De discussie gaat over een dividend van 430 miljoen euro dat Ghelamco eind 2016 ontving van zijn Cypriotische dochter Granbero Holdings. Die laatste vennootschap vormt een spilholding die een 75-tal dochterondernemingen overkoepelt, samen goed voor 64 procent van de vastgoedportefeuille van Ghelamco. De belastinginspectie had een fiscale claim van 153 miljoen euro afgevuurd op Ghelamco. Volgens de fiscus had het bedrijf onterecht de aftrek voor ‘definitief belaste inkomsten’ toegepast op het bedrag van 430 miljoen euro.
Ghelamco ging echter met de fiscus rond de tafel zitten. Volgens bepaalde media zou dat geleid hebben naar een akkoord tussen de twee partijen. Van de oorspronkelijke claim van 153 miljoen euro zou in het met de fiscus gesloten akkoord nog 9,2 miljoen overblijven, te vermeerderen met nalatigheidsintresten, alles bijeen dus zo’n 10 miljoen.
Dossier Elzenwalle
In een andere zaak rond de vennootschap Elzenwalle (zo genoemd naar het kasteelhuis van Paul Gheysens in de buurt van Kemmel) vordert de BBI nog eens 11,2 miljoen euro en kreeg de fiscus al gelijk van de rechtbank van eerste aanleg. Elzenwalle zou onterecht 33 miljoen euro geboekt hebben als een meerwaarde op aandelen die vrijgesteld is van belastingen. Het gaat volgens de rechtbank om een ‘abnormaal en goedgunstig voordeel’ waarop de vennootschap wél belastingen had moeten betalen volgens het normale tarief.

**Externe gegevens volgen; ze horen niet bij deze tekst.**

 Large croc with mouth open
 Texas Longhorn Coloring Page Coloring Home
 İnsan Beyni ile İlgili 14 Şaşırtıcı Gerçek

Elzenwalle schoof eind 2016 een belang van 60 procent in een Poolse vennootschap, die Ghelamco zou gebruiken om een 202 meter hoge wolkenkrabber in Warschau te bouwen, door naar Granbero Holdings. In ruil voor de ingebrachte aandelen kreeg Elzenwalle een belang in de Cypriotische dochter, dat meteen werd doorverkocht aan Ghelamco Group. Zo belandde 33 miljoen euro bij Elzenwalle.